◆ DATA FOR THE TASK ◆
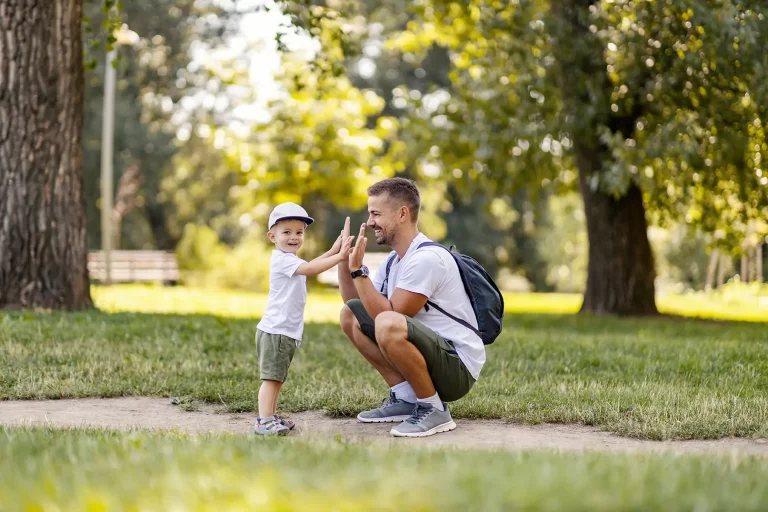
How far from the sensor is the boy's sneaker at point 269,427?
5.98m

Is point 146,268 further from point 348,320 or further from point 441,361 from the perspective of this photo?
point 441,361

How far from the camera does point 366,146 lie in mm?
27141

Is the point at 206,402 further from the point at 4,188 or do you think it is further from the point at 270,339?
the point at 4,188

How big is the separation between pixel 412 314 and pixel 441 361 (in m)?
0.34

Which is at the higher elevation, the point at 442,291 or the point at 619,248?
the point at 619,248

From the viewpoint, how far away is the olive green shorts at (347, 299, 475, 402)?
228 inches

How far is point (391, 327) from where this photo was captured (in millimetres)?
5715

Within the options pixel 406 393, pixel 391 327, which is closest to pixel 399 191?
pixel 391 327

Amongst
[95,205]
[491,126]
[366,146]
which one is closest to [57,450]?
[491,126]

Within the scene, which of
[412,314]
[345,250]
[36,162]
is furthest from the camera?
[36,162]

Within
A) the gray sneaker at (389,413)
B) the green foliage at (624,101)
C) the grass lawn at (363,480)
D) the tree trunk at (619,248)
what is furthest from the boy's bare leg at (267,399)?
the tree trunk at (619,248)

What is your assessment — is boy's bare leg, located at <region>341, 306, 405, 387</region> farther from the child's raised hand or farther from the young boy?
the child's raised hand

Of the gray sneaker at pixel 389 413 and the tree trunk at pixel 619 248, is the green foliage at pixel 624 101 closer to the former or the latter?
the tree trunk at pixel 619 248

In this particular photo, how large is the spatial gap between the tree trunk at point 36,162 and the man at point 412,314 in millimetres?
6184
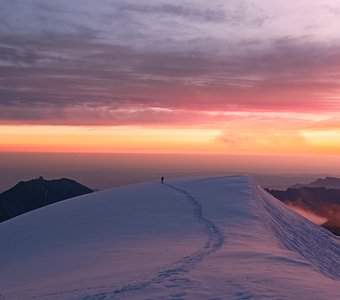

◆ TASK TO COMPLETE ◆
Collect each line of the listing above that contains the string "photo". Case matters.

◆ RESPONSE FOR THIS EXERCISE ◆
Is point 146,268 further from point 348,320 or further from point 441,361 from the perspective of this photo?
How far is point (391, 327) from where this photo was captured (in millimetres)?
In this particular photo, how large is the spatial gap between the tree trunk at point 36,162 and the man at point 412,314 in millimetres?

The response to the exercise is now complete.